TEXTAUSZUG ▸
►

Jahrbücher für Geschichte Osteuropas:  jgo.e-reviews 4 (2014), 2 Rezensionen online / Im Auftrag des Instituts für Ost- und Südosteuropastudien in Regensburg herausgegeben von Martin Schulze Wessel und Dietmar Neutatz

Verfasst von: Pablo Fontana

 

Medien zwischen Fiction-Making und Realitätsanspruch. Konstruktionen historischer Erinnerungen. Hrsg. von Monika Heinemann, Hannah Maischein, Monika Flacke, Peter Haslinger und Martin Schulze Wessel. München: Oldenbourg, 2011. VII, 368 S. , Abb., Graph., Tab. = Veröffentlichungen des Collegium Carolinum, 121. ISBN: 978-3-486-70660-4.

◄

DATENZEILEN ▸
►

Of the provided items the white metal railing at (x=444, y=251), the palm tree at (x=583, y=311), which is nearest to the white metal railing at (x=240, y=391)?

◄

ARBEITSAUFTRAG 1 ▸ Bei welchem Verlag und in welcher Stadt ist der Band laut dem Textauszug erschienen?
ARBEITSAUFTRAG 2 ▸ Schreiben Sie den Abschnitt aus dem Textauszug ab, der bei „Jahrbücher für Geschichte“ beginnt und bei „121. ISBN: 978-3-486-70660-4.“ endet.

ERGEBNIS 1 ▸ Bei Oldenbourg in München.

ERGEBNIS 2 ▸
Jahrbücher für Geschichte Osteuropas:  jgo.e-reviews 4 (2014), 2 Rezensionen online / Im Auftrag des Instituts für Ost- und Südosteuropastudien in Regensburg herausgegeben von Martin Schulze Wessel und Dietmar Neutatz

Verfasst von: Pablo Fontana

 

Medien zwischen Fiction-Making und Realitätsanspruch. Konstruktionen historischer Erinnerungen. Hrsg. von Monika Heinemann, Hannah Maischein, Monika Flacke, Peter Haslinger und Martin Schulze Wessel. München: Oldenbourg, 2011. VII, 368 S. , Abb., Graph., Tab. = Veröffentlichungen des Collegium Carolinum, 121. ISBN: 978-3-486-70660-4.